Do things better than analog
Share data between multiple users at same time (sending pro tools sessions, tracking one place mixing at another)
Edit more efficiently (mass edit, binds)
Distribute work easier (digital download, submission)
More precise idea of final product though all stages (sound)

Technically superior/robust
Record high number of multiple tracks
Doesn’t degrade (sound quality)
Higher sound quality (technical)
Analog equipment requires more maintenance, care

More Opportunistic
Gives opportunities to people on small budgets
Much more cost effective

thanks guys
 
A thesis is something you have to prove or disprove. It would be a weak paper if you didn't carefully consider counterarguments, of which there are more than a few . . . this isn't really appropriate grist for the newbs forum, I will move it elsewhere.
 
A few observations:
1) Good digital is better than bad analog. Beyond that, I'd avoid sound quality claims.
2) The home computer is ubiquitous. Stock soundcards can be used to start out recording. Multitrack software and processing plugins are available for free. So the typical home computer owner already has a basic multitrack recording system available without leaving their house.

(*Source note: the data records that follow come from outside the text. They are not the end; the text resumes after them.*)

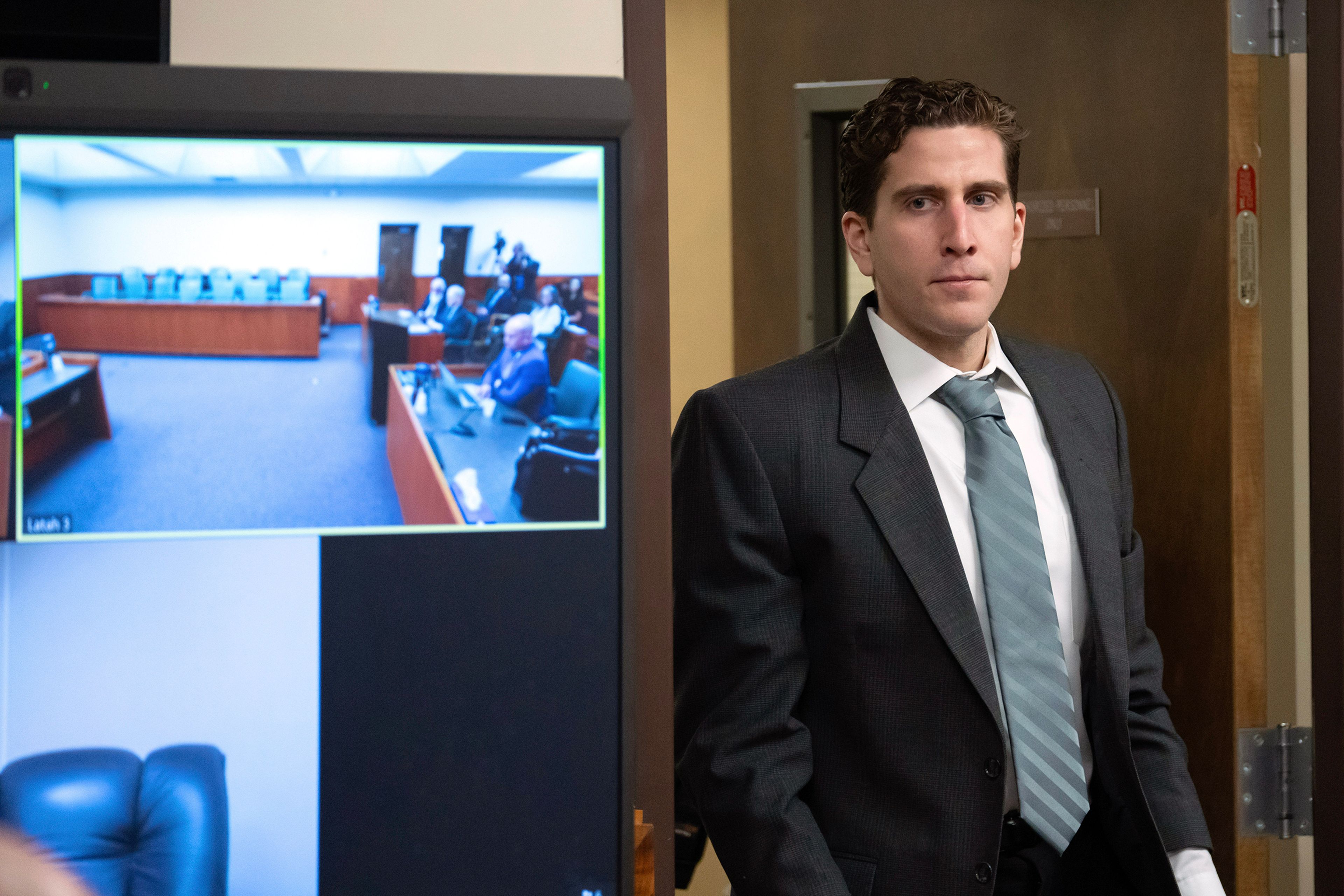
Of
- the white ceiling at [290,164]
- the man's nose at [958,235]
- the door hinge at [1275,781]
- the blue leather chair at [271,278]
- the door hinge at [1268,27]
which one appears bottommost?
the door hinge at [1275,781]

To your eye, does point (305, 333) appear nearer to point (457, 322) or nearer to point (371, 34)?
point (457, 322)

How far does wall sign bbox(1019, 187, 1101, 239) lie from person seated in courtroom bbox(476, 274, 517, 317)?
164 cm

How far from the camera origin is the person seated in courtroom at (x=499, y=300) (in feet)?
1.91

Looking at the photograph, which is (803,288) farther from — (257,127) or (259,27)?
(257,127)

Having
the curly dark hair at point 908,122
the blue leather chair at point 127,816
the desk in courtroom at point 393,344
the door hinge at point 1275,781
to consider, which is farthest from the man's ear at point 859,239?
the blue leather chair at point 127,816

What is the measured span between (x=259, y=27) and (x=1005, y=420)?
3.17ft

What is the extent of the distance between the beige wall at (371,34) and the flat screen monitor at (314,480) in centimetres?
33

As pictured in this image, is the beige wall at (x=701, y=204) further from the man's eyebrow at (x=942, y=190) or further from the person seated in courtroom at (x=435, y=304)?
the person seated in courtroom at (x=435, y=304)

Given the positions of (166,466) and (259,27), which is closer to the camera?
(166,466)

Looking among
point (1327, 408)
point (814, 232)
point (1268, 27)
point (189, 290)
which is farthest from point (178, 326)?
point (814, 232)

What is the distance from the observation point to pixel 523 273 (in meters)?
0.58

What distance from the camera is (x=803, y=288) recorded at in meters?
2.60

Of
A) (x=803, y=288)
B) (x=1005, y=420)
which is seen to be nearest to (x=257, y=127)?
(x=1005, y=420)

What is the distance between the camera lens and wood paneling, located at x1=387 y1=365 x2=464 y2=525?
1.93 feet
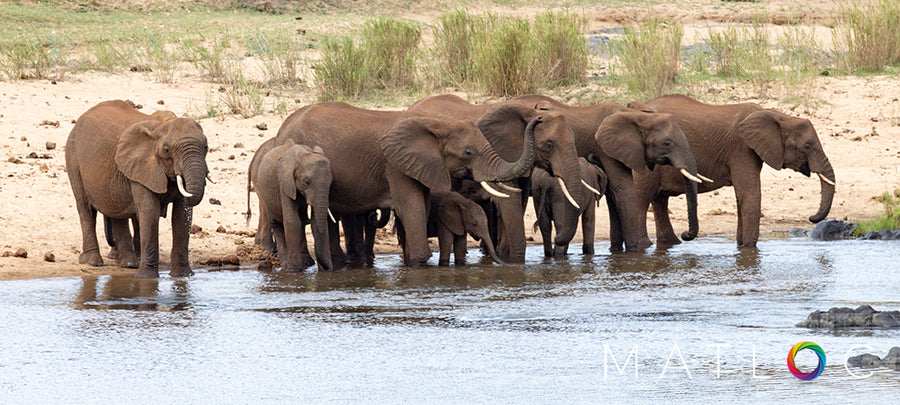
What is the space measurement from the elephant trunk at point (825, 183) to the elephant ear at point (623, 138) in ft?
6.26

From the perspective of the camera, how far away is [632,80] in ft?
64.0

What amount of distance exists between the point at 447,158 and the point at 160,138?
2.44 m

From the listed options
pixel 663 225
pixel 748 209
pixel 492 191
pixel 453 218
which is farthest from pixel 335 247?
pixel 748 209

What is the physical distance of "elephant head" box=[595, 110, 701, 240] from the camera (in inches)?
517

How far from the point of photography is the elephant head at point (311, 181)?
429 inches

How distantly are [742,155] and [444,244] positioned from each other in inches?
148

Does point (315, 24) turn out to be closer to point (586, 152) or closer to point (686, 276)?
point (586, 152)

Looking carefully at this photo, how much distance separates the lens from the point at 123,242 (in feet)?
39.6

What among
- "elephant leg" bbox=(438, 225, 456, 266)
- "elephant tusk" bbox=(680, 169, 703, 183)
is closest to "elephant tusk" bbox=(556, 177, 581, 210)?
"elephant leg" bbox=(438, 225, 456, 266)

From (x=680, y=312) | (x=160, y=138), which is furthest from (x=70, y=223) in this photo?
(x=680, y=312)

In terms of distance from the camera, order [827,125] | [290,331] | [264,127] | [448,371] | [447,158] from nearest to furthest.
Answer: [448,371] < [290,331] < [447,158] < [264,127] < [827,125]

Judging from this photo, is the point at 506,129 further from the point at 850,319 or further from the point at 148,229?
the point at 850,319

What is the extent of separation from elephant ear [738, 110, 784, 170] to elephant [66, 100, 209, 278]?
5.71 metres

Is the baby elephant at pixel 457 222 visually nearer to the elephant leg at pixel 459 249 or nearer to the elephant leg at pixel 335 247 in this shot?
the elephant leg at pixel 459 249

Stepping up to decent sound quality, USB/firewire interfaces are inexpensive.
3) The digital word processor didn't make for better writing results than the analog quill pen.:D And digital audio recording doesn't make better recordings than analog, it just makes it easier.
 
first off thank you all for the responses

A few observations:
1) Good digital is better than bad analog. Beyond that, I'd avoid sound quality claims.
2) The home computer is ubiquitous. Stock soundcards can be used to start out recording. Multitrack software and processing plugins are available for free. So the typical home computer owner already has a basic multitrack recording system available without leaving their house. Stepping up to decent sound quality, USB/firewire interfaces are inexpensive.
3) The digital word processor didn't make for better writing results than the analog quill pen.:D And digital audio recording doesn't make better recordings than analog, it just makes it easier.

I'll def take those into consideration thanks.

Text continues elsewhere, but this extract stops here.